B. Oxygenation - new spirits in the presence of oxygen will break down certain compounds and will dissipate some bad stuff. It was also mentioned earlier that sulfer breaks down in barrels....that is primarily due to oxygenation and can be done before barreling by bubbling air through the spirits....or just letting it sit for a time. This process happens with or without barrels. The barrels actually breath a bit to allow this to happen as compared to spirits in sealed containers...which will have sharper notes and some off flavors if they are bottled too soon.

C. Esterification - here is where the magic happens. This is something that appears to only happen over time and only in the presence of wood.

I mention these 3 items separately because there are ways to rapidly extract oak flavorings....in days rather than years. There are ways to oxygenate spirits to smooth out the spirit and remove sulfer....but there is really no way to accelerate the Esterification process.

There is a company out in Monterey, CA that claims to have developed a bioreactor that can duplicate the chemical process of aging whiskey in a matter of days.
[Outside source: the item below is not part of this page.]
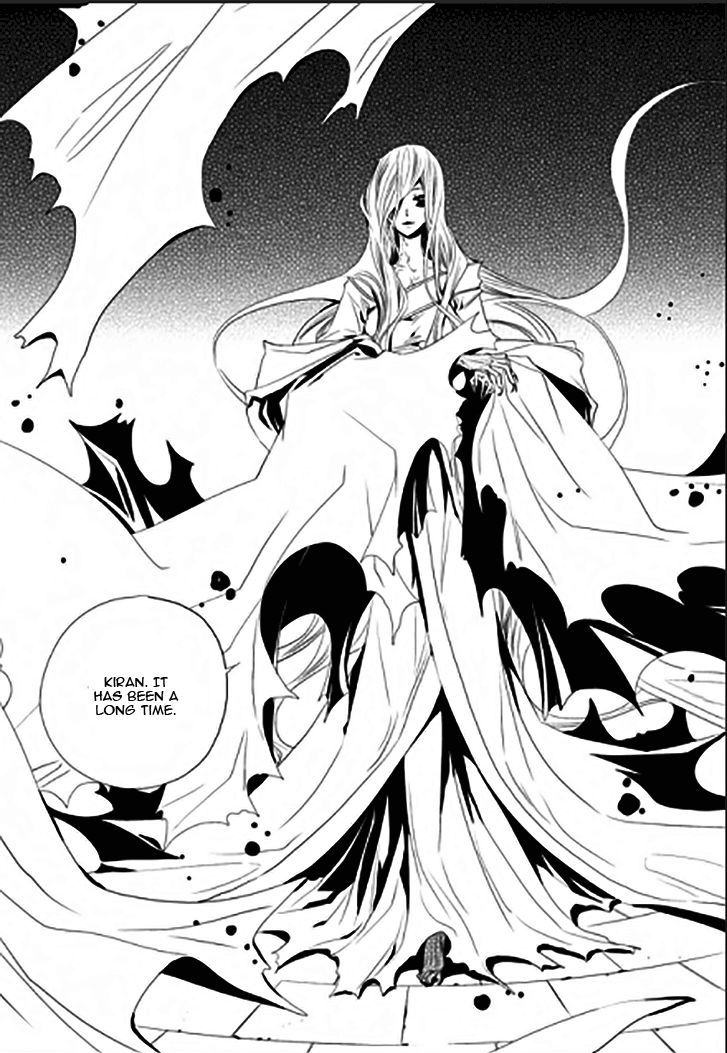 I-Ren Chapter 12 page 27 - Chapter 12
They have performed spectral analysis on the compounds found in 20 year old bourbon and have run new whiskey through their reactor and in about a week, they can show an almost identical spectral density of the same compounds as a 20 year aged bourbon.

There are lots of folks looking into how to artificially age stuff....one guy in Cleveland does it by pressurizing tanks with wood in the tank hundreds of times a day to force the liquid into and out of the wood.....from the folks I talked to who tasted his product....he really only gets the oak flavor extraction from this. Others use music to provide vibrations, some use pure oxygen to speed up the oxygenation, some are using ultrasonic waves.....but so far, no one has been able to reproduce the magic that happens with wood and time.